(Corrects to clarify revenue and revenue from constant currencies)
NEW YORK (Dow Jones) -- McDonald's Corp. turned in a 53% jump in fourth- quarter earnings Tuesday amid stronger sales and substantially lower costs.
The fast-food behemoth also said it will buy back a big chunk of its shares and is looking to open 800 new McDonald's restaurants - the largest number in more than three years.
Oak Brook, Ill.-based McDonald's(MCD)shares tracked marginally higher by $ 35.93, up 22 cents, in recent dealings, after hitting $36.31 earlier in the session, its highest level in more than a year.
For the quarter, McDonald's said it made $608.5 million, or 48 cents a share, compared with $397.9 million, or 31 cents, earned in the year-earlier quarter.
The results were pre-reported last week. Analysts, on average, had been expecting a profit of 48 cents a share, according to Thomson First Call.
Revenue rose 4% to $5.23 billion, driven by a 4.2% global comparable sales increase. Revenue rose 6% in constant currencies. Analysts polled by Thomson First Call were expecting revenue of $5.21 billion.
McDonald's said results were helped by strength in the U.S. and by such initiatives as menu additions, extended operating hours and cashless payment options.
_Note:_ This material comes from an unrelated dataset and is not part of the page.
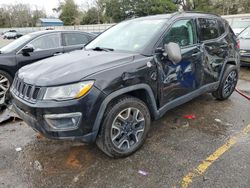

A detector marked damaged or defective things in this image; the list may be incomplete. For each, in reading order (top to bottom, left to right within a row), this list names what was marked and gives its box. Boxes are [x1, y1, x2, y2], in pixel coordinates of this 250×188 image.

broken headlight lens [43, 81, 94, 101]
A rebound of sorts in Europe also was a big contributor to the sales gains.
However, operating income in the quarter surged 52% amid a 92% drop in impairment and other charges as well as a 48% decrease in other operating expenses.
Those were partially offset by a 12% increase in selling and general administration costs.
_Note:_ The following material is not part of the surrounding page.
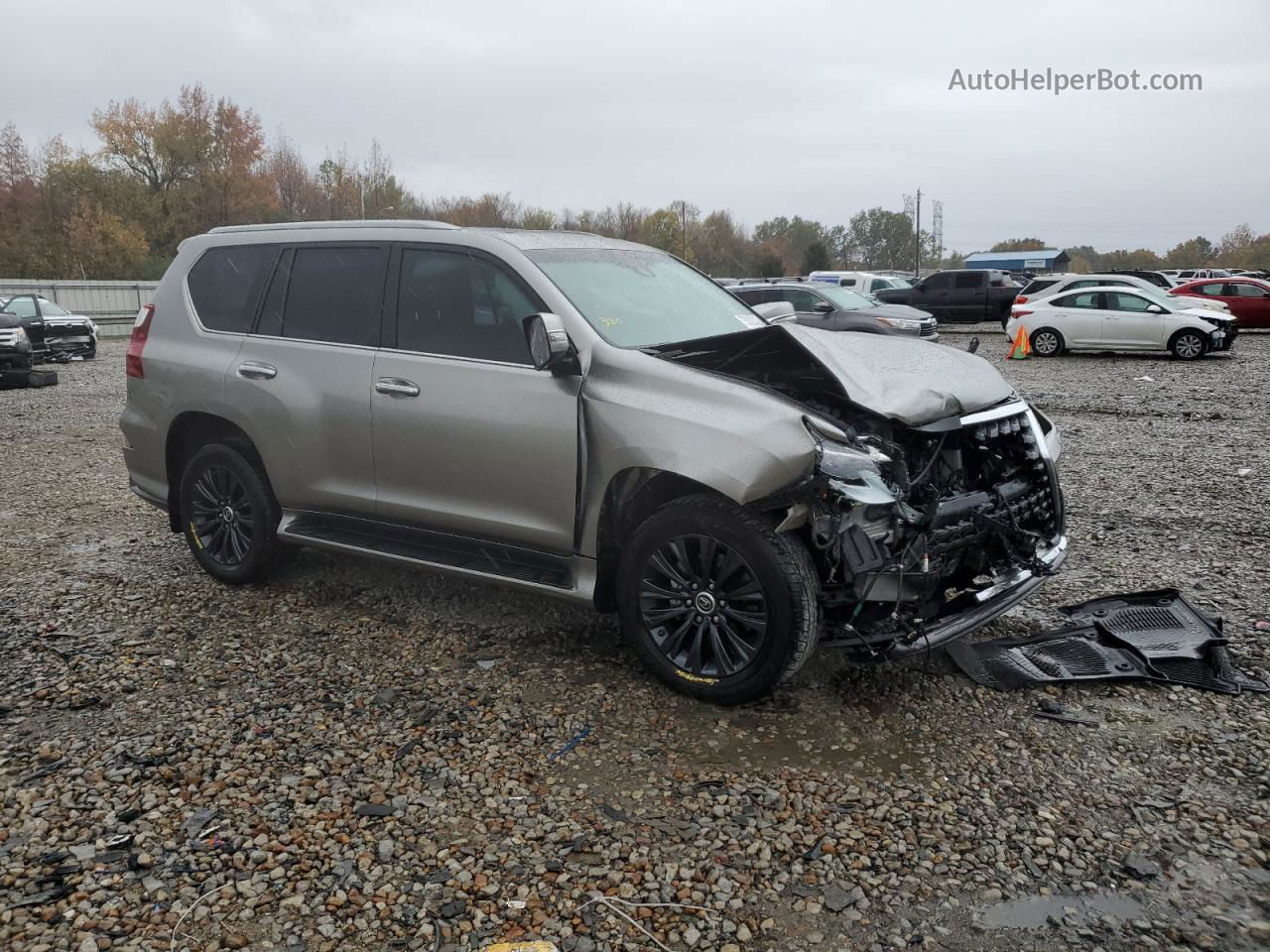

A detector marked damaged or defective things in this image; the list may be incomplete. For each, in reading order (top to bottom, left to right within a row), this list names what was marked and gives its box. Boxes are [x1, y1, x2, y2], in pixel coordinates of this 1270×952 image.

damaged white car [126, 221, 1064, 698]
damaged front end [651, 323, 1064, 658]
crumpled hood [786, 323, 1012, 424]
detached bumper piece [949, 583, 1262, 694]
The Oak Brook, Ill.-based company backed its average annual long-term growth targets calling for system-wide sales and revenue growth of 3% to 5%, annual operating income growth of 6% to 7%, and annual returns on incremental invested capital at a rate in the high teens.
The company also said it plans to buy back about $1 billion worth of shares during the first quarter.
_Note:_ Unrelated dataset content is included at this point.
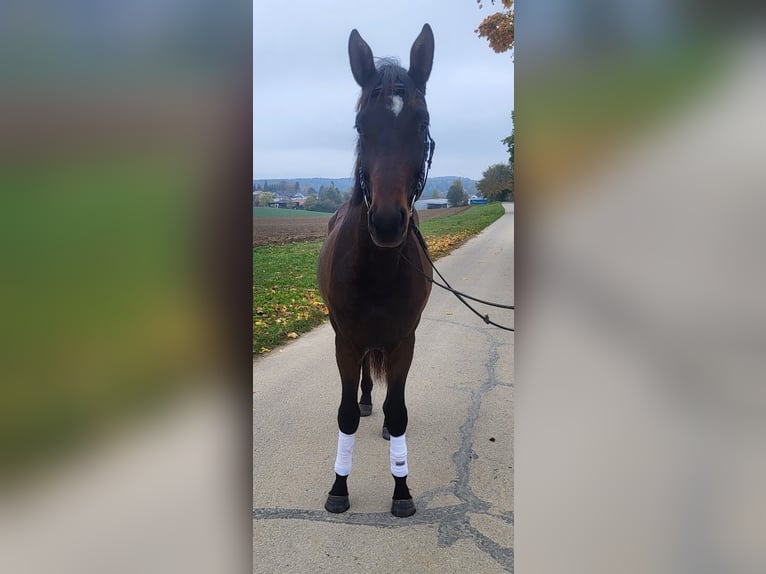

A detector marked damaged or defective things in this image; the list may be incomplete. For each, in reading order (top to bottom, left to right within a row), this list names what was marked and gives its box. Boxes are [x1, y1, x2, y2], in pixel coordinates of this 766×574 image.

crack in asphalt [256, 326, 516, 572]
Moreover, McDonald's said it plans to invest $1.8 billion of capital this year primarily related to opening 800 new McDonald's restaurants and its "reimaging" efforts around the globe to keep the brand relevant.
Though McDonald's has vastly improved sales, menu choices and operations while giving back shareholders record dividends in the last three years, it is still facing investor pressure to drum up more shareholder value.
William Ackman last week encouraged the company to separate about 20% of its company-owned restaurants into a separately traded company.
McDonald's said no to the proposal and is expected to talk about its plans to hike sales at those restaurants during its quarterly conference call Tuesday morning.